Taking in the menu we quickly realised that this wouldn’t be a credit crunch meal. With a recommendation from Fabio, we enjoyed starters of seabass carpaccio with warm wild mushroom pudding (€24) and the house special, lobster (€45). Appetites already whet by the lobster amuse bouche, the champagne was soon finished and replaced by a crisp, delicately scented local frascati superiore. The fresh fish was in itself a meal which would have satisfied most for a lunch, but the Italians take their mealtimes very seriously. It is impossible to be in a rush. Although the service was relaxed, the waiters attended to every table with just the right measure of polite courtesy.
Our main courses were substantial portions of tuna with sweet and sour relish (€42) and a thick and succulent fillet steak with peppercorn mustard (€45), both accompanied by a potato cake and seasonal vegetables.
I won’t lie, I was almost beaten the first two courses. But putting my gym regime to one side, I was encouraged to move on to desert, albeit after an entertaining interlude watching the American matriarch and her vast family on the table beside us. Grand marnier parfait with blackcurrant caramel and a mysterious orange delight (a citrus tiramisu) – both provided a light and sufficiently sweet third course (€18 each).
Passing on the coffee, we were instead treated to a serving of limoncello in anticipation of a slow walk back to the hotel.
L’Olimpo is a luxury dining experience. The skill shown by the chefs is as much about their skill in selecting the finest ingredients, presentation and proportion as it is about preparation and delivery. Obviously the unique location, sense of Hollywood glamour and historical surroundings all play their part in making this one of the finest dining experiences I have ever enjoyed. If you chose to go, don’t forget your credit card otherwise you could be washing up for many years to come – albeit in one of Europe’s finest restaurants.
After a day pounding the cobbled hills, it was a pleasure to get back to our room at Leon’s Place where the king bed and oversized headboard were dwarfed only by the vast ceilings and extensive balcony.

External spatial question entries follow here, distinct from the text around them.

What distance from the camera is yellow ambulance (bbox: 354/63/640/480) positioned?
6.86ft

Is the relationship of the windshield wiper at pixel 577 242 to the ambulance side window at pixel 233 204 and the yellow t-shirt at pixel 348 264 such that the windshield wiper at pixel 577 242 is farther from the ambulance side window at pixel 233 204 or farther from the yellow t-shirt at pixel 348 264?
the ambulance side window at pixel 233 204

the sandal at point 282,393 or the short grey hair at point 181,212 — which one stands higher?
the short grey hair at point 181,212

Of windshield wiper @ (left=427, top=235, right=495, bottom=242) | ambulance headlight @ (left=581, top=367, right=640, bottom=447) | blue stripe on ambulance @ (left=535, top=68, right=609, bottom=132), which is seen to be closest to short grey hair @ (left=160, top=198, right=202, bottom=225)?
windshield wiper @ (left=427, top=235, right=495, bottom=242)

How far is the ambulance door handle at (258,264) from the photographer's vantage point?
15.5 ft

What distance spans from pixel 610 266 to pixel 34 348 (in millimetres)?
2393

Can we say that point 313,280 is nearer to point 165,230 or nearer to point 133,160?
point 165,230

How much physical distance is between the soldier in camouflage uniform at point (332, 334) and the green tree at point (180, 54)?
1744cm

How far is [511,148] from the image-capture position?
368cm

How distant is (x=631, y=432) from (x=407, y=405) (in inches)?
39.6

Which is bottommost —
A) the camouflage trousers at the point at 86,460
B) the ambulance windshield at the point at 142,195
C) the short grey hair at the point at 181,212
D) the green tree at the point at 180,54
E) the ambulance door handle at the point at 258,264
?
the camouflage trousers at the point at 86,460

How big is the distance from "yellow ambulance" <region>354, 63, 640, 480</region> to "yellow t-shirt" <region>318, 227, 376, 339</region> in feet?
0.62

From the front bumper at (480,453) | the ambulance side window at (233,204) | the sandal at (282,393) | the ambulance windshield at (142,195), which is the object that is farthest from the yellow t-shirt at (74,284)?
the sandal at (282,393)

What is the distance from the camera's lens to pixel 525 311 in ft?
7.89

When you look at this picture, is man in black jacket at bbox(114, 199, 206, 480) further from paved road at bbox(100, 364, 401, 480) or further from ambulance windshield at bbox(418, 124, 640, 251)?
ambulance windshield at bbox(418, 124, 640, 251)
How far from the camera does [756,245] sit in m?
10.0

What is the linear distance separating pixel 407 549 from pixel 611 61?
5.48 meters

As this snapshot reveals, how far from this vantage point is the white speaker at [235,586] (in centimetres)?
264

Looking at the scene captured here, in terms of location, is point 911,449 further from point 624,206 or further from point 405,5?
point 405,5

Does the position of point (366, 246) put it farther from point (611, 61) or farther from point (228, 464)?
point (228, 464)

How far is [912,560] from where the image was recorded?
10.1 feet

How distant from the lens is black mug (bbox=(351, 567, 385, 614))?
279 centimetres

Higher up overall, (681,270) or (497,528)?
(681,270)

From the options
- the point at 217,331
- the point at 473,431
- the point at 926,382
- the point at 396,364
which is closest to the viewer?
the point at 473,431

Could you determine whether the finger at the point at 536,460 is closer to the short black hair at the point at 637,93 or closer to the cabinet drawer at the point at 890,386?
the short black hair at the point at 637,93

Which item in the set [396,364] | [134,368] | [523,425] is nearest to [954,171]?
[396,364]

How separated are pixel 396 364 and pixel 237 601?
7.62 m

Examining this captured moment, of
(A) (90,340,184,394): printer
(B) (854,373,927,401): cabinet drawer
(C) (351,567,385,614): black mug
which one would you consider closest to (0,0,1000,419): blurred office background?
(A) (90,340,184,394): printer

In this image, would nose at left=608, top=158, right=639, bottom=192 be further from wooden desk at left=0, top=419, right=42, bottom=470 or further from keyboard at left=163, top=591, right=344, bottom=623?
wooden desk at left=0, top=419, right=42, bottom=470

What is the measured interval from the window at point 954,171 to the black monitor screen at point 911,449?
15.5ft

Even the bathroom was a testament to good design, with bespoke sinks and a bath and monsoon shower (itself a pleasant luxury).

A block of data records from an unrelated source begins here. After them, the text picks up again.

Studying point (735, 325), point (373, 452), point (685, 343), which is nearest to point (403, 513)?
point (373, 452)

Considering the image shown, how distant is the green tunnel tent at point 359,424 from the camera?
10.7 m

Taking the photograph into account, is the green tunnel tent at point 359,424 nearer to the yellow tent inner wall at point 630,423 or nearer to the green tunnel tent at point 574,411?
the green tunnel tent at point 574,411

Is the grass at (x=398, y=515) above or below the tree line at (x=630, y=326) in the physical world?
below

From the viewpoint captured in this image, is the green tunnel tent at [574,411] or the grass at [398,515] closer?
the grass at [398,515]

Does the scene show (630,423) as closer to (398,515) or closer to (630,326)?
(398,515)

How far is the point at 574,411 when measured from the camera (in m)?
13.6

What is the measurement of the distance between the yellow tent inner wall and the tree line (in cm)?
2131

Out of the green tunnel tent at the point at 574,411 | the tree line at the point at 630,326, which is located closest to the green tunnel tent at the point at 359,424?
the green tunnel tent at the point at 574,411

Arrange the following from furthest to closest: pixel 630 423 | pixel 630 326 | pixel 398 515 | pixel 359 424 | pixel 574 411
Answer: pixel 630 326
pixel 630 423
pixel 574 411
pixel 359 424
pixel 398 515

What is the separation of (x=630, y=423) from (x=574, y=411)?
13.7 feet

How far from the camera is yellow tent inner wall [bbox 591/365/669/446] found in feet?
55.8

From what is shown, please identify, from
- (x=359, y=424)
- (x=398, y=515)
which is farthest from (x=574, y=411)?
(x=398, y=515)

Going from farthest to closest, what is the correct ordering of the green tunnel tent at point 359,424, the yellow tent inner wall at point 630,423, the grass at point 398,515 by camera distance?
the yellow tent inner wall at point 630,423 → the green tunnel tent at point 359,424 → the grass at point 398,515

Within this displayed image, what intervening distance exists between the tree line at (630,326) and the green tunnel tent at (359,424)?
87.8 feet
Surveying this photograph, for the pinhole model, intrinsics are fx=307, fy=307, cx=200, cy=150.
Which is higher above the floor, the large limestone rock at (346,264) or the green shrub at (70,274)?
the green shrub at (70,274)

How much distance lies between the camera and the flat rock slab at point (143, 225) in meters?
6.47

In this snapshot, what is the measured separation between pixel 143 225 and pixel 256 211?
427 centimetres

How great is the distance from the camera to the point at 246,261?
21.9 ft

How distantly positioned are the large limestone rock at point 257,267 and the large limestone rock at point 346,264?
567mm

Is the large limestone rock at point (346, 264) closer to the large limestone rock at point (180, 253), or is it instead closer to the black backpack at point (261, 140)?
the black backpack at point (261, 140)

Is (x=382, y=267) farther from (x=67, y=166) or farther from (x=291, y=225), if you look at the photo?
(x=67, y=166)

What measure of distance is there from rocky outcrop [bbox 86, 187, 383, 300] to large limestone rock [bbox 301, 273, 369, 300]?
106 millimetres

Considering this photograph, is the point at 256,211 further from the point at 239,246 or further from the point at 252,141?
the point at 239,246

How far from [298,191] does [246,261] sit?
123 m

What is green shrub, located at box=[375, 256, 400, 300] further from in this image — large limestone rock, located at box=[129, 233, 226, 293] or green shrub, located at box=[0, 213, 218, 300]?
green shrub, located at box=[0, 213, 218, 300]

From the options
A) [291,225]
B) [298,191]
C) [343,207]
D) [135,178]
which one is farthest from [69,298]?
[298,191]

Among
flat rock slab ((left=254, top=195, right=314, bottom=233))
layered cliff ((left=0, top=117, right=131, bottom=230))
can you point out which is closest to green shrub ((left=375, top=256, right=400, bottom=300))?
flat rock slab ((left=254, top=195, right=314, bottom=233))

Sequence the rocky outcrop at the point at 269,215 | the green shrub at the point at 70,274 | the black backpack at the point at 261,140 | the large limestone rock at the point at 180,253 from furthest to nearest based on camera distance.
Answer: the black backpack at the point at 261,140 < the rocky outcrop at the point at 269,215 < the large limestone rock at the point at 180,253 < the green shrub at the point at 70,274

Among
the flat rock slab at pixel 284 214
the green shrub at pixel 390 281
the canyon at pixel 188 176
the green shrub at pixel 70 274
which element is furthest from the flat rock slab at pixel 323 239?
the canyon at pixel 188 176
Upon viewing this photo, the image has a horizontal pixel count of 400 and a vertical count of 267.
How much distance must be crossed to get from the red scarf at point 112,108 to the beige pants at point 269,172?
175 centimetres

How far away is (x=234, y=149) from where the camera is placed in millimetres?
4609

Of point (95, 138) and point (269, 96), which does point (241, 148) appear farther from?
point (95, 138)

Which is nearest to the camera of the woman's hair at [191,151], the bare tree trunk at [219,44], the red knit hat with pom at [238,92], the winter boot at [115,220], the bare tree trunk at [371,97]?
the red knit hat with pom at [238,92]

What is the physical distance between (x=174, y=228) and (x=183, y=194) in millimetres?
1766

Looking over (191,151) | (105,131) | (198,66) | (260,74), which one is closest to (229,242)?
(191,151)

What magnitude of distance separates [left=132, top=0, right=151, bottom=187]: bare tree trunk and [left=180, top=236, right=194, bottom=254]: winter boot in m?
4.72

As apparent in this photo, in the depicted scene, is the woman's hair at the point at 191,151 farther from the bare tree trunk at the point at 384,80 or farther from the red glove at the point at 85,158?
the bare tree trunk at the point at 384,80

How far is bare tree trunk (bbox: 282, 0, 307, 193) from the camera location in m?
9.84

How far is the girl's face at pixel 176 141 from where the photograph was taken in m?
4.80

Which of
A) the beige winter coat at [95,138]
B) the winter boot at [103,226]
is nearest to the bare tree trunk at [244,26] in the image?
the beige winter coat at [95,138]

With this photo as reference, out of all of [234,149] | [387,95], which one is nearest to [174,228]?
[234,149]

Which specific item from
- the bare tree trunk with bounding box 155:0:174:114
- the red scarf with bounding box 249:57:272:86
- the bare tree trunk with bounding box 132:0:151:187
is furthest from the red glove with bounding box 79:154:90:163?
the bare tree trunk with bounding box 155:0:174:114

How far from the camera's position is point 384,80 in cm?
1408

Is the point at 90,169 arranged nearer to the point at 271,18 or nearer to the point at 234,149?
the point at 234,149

Next morning we enjoyed breakfast served in the arched cellar. It was sufficient but not substantial with a choice of meats, cheeses, cereal and fresh fruit to set us up for another day exploring the sights of the eternal city.
Today was spent mostly exploring contemporary Rome. Zaha Hadid’s MAXXI has just opened in the North of the city. It’s a bit of a trek but you will be rewarded by a quiet, cool and blissfully modern gallery which is new to this city in 2010. Nearby is the Parco della Musica – a stunning series of 3 music auditoriums offering classical, choral, modern and pop music all year round, both undercover and in the open air – and Mussolini’s impressive but almost deserted Olympic stadium, swimming pools and athletics track, flanked by 60 marble statues each representing an Olympic game and region of Italy.

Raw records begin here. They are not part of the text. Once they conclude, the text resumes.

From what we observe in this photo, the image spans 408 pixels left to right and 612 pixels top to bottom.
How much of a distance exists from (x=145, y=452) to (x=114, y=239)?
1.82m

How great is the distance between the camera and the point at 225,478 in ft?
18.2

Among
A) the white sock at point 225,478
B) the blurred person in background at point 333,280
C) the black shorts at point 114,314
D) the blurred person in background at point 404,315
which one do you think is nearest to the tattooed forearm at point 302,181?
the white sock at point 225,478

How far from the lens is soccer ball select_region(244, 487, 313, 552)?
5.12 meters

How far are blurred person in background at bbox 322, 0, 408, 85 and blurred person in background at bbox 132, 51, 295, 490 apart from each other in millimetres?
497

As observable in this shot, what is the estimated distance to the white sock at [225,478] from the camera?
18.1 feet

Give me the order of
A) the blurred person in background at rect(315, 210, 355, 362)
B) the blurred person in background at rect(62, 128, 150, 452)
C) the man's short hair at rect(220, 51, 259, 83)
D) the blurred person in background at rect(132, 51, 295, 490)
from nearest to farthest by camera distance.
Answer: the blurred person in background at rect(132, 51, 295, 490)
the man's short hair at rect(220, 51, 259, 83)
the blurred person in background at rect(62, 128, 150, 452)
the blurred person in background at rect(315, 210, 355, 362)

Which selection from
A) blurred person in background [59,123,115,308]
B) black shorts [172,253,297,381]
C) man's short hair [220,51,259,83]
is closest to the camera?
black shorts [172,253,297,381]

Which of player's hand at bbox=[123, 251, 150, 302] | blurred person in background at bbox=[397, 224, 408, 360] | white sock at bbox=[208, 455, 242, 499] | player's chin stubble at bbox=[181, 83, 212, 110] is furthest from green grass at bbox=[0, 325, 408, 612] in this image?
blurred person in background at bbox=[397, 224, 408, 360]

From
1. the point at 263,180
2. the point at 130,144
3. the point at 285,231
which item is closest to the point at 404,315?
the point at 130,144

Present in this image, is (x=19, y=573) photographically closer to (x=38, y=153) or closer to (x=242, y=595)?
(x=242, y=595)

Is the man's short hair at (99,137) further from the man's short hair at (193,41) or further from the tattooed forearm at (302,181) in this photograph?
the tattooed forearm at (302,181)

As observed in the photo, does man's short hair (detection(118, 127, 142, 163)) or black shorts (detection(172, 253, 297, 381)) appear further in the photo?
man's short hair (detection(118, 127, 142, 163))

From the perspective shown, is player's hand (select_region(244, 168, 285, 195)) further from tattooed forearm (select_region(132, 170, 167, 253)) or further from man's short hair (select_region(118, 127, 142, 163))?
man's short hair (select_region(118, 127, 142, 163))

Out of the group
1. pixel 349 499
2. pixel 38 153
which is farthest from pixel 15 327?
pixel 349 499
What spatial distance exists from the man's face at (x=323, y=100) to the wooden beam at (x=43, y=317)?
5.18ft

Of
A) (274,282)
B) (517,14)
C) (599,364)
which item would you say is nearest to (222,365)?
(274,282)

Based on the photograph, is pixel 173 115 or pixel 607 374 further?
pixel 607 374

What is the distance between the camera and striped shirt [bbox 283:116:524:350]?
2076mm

It is necessary to take in at least a few of the expected tourist traps. Of these I would recommend an evening stroll around the Spanish Steps and Trevi fountain when the crowds are more sparse. If you have time, head to the Villa Borghese where you can discover the vast park and it’s numerous museums (and replica Globe Theatre) by golf-buggy, rickshaw or Segway!
Rome is a wonderful city. My advice would be not to try and do it all at once. You can soon become fatigued not only by the seven hills, but the ancient ruins, churches and crowds of tourists around every corner.
Finally, if you’re heading back to the airport by train, leave plenty of time – it’s a long way from the entrance of the Termini to the correct platform! Ciao.
Flights available from most regional airports with a flying time of approximately 2 – 2.5 hours.